- Timothy F Murphy, professor of philosophy in the biomedical sciences, University of Illinois College of Medicine, Chicago (tmurphy@uic.edu)
- University of Illinois College of Medicine, Chicago
For some time the US writer David Rorvik held the dubious distinction of being history's greatest hoaxer when it came to human cloning. In the 1970s Rorvik wrote In His Image: The Cloning of a Man, the story of how he helped convene a research team somewhere on a Pacific Ocean island in order to clone a US millionaire (www.museumofhoaxes.com/cloning.html). It wasn't true, of course, but enough people believed this former medical reporter to keep the story afloat. Rorvik was eventually found out, and both author and book faded away, although the idea that people could copy themselves lingered on.

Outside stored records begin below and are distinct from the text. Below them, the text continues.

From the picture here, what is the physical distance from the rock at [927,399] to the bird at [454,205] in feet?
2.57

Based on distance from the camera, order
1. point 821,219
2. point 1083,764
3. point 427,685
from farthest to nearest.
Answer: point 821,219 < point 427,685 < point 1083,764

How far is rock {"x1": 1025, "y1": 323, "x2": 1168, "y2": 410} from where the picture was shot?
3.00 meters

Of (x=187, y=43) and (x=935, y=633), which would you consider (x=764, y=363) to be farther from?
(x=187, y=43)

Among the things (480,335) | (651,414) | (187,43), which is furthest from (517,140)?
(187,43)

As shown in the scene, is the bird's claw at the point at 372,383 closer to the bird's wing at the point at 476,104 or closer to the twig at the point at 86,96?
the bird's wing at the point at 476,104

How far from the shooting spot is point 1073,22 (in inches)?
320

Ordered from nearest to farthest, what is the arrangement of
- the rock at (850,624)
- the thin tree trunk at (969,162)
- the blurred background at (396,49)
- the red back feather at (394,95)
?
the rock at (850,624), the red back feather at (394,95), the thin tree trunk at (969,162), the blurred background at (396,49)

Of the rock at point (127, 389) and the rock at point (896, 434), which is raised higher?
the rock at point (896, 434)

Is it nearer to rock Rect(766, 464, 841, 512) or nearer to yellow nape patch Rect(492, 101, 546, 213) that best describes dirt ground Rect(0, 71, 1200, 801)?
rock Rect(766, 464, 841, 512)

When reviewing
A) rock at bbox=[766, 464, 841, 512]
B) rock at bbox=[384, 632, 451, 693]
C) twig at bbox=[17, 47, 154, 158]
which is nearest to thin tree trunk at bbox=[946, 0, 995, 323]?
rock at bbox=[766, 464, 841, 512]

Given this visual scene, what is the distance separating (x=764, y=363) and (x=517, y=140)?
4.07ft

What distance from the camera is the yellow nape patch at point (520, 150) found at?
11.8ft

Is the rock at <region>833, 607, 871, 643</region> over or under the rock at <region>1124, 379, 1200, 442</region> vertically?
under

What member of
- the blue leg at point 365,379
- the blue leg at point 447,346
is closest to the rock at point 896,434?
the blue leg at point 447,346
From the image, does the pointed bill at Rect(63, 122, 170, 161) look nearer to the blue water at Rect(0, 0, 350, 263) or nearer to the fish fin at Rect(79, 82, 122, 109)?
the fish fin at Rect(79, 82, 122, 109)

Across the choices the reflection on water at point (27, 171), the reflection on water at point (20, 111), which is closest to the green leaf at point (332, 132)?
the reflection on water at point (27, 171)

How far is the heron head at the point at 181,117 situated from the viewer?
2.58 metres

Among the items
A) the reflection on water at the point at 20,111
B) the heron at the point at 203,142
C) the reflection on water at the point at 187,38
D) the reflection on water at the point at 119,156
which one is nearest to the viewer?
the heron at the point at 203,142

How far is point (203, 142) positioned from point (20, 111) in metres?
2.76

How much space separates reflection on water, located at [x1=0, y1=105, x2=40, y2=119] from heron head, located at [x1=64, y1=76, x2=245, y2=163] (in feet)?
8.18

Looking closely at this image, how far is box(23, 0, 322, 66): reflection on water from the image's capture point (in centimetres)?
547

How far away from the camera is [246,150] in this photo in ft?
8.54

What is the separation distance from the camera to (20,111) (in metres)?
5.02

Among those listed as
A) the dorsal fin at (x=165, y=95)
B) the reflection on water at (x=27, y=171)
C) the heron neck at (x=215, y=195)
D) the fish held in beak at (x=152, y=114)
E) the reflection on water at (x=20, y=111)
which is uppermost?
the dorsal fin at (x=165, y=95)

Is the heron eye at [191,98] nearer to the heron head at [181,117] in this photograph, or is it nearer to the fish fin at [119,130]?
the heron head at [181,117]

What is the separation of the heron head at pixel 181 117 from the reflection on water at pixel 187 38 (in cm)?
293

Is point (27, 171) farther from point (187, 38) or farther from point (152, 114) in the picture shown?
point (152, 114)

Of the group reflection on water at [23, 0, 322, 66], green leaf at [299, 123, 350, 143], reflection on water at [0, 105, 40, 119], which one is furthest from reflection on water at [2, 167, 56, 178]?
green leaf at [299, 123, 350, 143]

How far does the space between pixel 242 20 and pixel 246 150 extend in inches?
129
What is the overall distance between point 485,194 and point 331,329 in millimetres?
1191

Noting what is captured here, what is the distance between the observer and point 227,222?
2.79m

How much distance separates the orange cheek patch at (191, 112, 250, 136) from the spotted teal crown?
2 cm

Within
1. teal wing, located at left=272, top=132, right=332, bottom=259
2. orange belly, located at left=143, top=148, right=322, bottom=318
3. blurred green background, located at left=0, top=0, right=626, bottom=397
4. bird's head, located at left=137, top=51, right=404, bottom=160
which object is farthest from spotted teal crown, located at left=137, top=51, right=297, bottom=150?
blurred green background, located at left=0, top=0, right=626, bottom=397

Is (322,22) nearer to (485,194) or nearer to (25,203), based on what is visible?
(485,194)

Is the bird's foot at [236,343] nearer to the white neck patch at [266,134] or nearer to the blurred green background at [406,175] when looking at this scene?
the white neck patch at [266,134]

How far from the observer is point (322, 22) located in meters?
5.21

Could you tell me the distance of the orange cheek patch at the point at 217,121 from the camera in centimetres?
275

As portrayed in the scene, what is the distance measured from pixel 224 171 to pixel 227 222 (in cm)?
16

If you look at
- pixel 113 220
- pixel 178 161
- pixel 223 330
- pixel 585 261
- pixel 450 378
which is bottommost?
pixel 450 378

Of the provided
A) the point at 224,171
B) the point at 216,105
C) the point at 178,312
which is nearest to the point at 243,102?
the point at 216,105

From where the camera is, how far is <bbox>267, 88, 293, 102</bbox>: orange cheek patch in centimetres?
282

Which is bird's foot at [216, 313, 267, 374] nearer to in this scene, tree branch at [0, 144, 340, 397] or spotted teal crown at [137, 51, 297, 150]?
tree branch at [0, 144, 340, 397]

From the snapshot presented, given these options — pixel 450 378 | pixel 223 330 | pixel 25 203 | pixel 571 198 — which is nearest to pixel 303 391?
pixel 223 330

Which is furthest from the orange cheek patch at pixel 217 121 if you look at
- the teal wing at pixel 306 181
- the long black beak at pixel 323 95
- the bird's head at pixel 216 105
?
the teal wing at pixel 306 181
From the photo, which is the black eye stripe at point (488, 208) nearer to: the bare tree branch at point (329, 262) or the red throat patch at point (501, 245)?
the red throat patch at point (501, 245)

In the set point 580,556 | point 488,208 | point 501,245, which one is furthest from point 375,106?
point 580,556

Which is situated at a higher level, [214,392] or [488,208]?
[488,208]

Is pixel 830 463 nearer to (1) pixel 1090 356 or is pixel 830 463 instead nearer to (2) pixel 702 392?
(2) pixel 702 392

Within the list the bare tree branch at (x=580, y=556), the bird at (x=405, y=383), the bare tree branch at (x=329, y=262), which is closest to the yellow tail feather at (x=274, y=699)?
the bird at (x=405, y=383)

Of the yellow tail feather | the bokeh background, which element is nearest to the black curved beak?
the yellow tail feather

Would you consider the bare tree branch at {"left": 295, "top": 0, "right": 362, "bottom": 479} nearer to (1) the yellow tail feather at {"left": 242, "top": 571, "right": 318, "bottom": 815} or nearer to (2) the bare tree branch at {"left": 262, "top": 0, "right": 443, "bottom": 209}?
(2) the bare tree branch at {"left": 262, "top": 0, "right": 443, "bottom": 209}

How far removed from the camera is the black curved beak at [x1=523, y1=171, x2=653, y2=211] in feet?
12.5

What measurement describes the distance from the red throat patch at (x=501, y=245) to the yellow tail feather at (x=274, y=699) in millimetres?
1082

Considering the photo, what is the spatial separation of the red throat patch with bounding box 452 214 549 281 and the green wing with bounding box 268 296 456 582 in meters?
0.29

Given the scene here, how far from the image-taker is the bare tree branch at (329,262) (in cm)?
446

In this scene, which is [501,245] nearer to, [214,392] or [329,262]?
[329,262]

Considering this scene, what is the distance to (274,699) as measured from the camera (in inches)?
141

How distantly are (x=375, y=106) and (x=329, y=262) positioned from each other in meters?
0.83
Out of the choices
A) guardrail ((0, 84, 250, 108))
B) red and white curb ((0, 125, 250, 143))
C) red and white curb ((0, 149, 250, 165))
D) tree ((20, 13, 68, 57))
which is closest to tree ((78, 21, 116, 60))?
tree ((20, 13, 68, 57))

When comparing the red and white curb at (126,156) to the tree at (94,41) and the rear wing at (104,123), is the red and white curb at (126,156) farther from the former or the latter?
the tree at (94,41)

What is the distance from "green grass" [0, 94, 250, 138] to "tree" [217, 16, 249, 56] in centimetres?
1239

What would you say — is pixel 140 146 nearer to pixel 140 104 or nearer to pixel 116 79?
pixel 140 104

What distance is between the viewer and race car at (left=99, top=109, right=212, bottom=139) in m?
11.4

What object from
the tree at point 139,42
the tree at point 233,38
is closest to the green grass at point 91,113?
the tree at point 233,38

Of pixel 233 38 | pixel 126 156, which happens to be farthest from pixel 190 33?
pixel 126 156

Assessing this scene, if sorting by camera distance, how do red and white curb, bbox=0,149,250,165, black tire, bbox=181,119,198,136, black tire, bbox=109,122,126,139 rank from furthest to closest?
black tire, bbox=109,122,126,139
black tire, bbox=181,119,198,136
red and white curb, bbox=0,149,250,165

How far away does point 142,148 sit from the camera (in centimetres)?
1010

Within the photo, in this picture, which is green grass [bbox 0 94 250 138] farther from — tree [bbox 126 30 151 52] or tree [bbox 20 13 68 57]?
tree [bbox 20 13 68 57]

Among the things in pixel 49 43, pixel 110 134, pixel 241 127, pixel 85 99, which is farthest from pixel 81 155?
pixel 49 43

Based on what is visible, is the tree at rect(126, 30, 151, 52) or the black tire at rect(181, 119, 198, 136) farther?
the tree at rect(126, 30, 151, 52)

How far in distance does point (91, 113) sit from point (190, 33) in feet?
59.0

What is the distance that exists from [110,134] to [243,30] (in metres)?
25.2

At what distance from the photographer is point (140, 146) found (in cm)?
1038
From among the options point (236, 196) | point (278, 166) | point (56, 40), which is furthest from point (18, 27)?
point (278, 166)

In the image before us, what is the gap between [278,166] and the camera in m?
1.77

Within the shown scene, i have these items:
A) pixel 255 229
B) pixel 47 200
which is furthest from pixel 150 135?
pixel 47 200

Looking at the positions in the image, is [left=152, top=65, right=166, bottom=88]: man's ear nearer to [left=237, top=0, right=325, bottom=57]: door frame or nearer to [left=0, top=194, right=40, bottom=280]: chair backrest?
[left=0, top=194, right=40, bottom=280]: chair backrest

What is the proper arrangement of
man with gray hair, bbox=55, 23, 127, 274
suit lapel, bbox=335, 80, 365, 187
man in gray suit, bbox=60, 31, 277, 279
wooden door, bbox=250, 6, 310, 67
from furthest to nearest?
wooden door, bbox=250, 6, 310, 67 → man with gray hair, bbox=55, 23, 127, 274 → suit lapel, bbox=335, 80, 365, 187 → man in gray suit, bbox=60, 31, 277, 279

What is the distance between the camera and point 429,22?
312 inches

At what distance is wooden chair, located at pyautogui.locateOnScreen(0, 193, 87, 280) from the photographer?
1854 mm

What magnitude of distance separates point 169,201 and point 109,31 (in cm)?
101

In late 2005 fraud charges starting bubbling around another claimant to success in human cloning. The South Korean researcher Hwang Woo-Suk and colleagues had reported earlier that year that they had used cloning techniques to create stem cell lines of 11 people. The report followed up a 2004 report indicating success in using nuclear transfer techniques to produce an early stage human embryo. Both reports appeared in one of the most eminent scientific journals in the world, Science. Even so, it was not long before critics began to call the findings into question, and a hastily convened review panel found that—contrary to the …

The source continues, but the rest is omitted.